Tune into any of the Republican candidate debates that have been broadcast over the past several months and you are likely to hear one or the other contenders try to deflect tough questions about their differences on issues by saying they won’t fall for the media's attempt to get Republican candidates to tear each other down or pick each other apart. We thought the idea of a debate was to find out where candidates stand, particularly how they differ and how they justify that difference. Unfortunately as we all know, politicians ducking tough questions is something that is equally pervasive on both sides of the aisle.
Just last week, in a fund-raising e-mail, Michael Krull, campaign manager for Newt Gingrich, said that a poll of likely voters in Iowa had Gingrich “surging ahead,” which was important because the “media forces that are terrified of this campaign have been saying that while Speaker Gingrich has steadily risen in the national polls, it didn’t matter because he remained behind in the early primary states of Iowa, New Hampshire and South Carolina.”
We would at this point leap in and point out that there have been recent news stories recognizing Gingrich’s strengthening campaign, but Krull did it for us, in the next paragraph pointing out a CNN headline, “Gingrich Amasses Largest South Carolina Campaign Footprint,” as some of the good news for the campaign being reported.
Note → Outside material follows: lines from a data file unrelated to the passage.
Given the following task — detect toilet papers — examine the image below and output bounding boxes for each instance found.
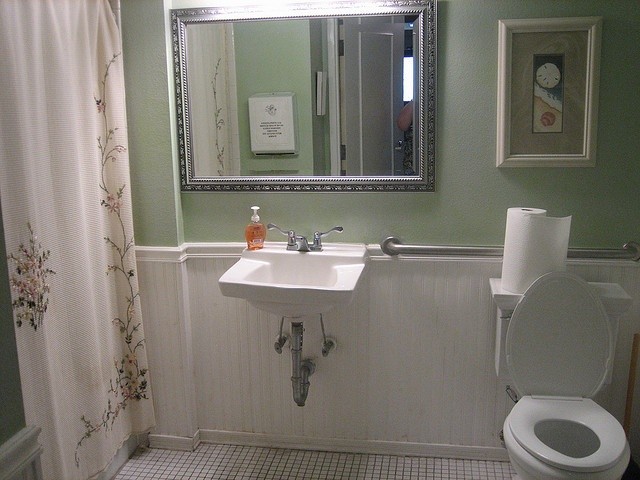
[500,205,572,295]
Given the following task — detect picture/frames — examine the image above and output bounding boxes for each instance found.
[496,16,603,169]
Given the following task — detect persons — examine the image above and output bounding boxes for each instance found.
[398,100,414,173]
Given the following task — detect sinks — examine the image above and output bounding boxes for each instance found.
[220,243,369,321]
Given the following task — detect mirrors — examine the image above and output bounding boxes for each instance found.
[167,0,440,196]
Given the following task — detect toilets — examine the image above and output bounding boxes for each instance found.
[487,277,631,480]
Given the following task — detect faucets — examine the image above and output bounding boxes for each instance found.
[292,233,312,252]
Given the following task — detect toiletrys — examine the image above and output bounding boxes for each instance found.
[245,205,267,251]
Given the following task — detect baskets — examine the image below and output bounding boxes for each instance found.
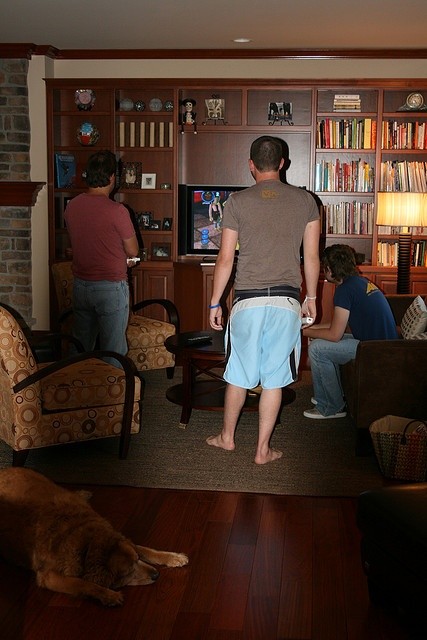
[368,415,427,481]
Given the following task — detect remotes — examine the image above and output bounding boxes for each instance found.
[187,335,212,344]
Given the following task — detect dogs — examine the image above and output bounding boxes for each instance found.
[0,466,191,608]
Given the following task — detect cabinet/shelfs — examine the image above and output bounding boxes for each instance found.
[41,75,427,363]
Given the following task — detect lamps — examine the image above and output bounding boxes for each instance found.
[375,191,427,293]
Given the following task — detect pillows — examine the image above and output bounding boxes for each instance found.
[398,295,427,343]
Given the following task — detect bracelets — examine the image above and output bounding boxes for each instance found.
[304,294,319,303]
[208,303,220,308]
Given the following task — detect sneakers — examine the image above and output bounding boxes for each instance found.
[310,393,348,405]
[303,404,348,419]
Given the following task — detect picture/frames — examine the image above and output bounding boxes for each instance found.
[140,173,156,191]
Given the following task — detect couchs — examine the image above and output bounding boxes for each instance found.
[48,257,179,380]
[340,295,426,459]
[0,304,140,470]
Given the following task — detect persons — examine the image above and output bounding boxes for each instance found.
[178,98,198,135]
[298,244,399,420]
[64,149,139,370]
[208,197,223,228]
[205,135,320,465]
[164,220,169,226]
[124,169,136,184]
[156,247,168,256]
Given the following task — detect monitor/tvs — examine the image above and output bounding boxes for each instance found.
[178,183,252,256]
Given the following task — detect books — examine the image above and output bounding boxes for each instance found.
[381,120,427,150]
[380,159,427,193]
[319,200,373,235]
[332,94,362,113]
[377,226,427,236]
[377,240,427,267]
[315,118,376,149]
[315,158,374,193]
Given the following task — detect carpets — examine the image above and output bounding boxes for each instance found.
[0,362,427,497]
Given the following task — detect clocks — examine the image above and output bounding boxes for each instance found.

This strategy of blaming the media for getting tough on the candidates has the underlying message that the media is trying to weaken Republicans, which plays better with the base than suggesting the debates were revealing major differences. But we have to ask, if the candidates react this way to tough questions from the media, how will they face that famous 3 a.m. call with a decision to make about the fate of the free world? Blame the phone?
This past week brought a new attack on the media by a leading Republican candidate, Herman Cain. When faced with multiple stories about allegations of sexual harassment, the candidate urged his supporters to “bypass the media filter,” blaming “inside the Beltway media” for launching “unsubstantiated personal attacks.”
Cain branded the political trade press—we took umbrage by association—for being liberals “casting aspersions on his character and spreading rumors that never stood up to the facts…. Sadly, we’ve seen this movie played out before—a prominent Conservative targeted by liberals simply because they disagree with his politics.”
Frankly, we have seen this movie before, too—it is called blame the messenger. As some Democratic strategists pointed out, liberals would hardly be clamoring to derail Cain at this point since they generally view him as a weaker general election candidate than, say, Mitt Romney.
But this is not about the candidates or Mr. Cain’s current troubles, which may indeed be baseless allegations by those alleging them, which as we understand are several women (including one who had gone public at press time) rather than the media outlets reporting the charges. It is, after all, up to journalists to report and let their viewers and listeners decide, and to continue to update the story when they get new information.
You can take it to the bank that all the outlets now reporting the allegations would trade their firstborn child—or at least house pet—for the chance to break the news that the accusers had recanted or evidence had surfaced. A scoop is a scoop.
We aren’t suggesting there aren’t some biased media outlets out there, or a lot of things to blame the media for. Don’t get us started on TV stations pretending that how a contestant got chosen for their network’s reality competition is a news story in a world filled with real news. But being too tough on the folks preparing for the toughest job on the planet is not one of them.
Particularly during campaign season, candidates from both parties may be looking to avoid criticism or dodge issues by playing the media blame game. We advise against it.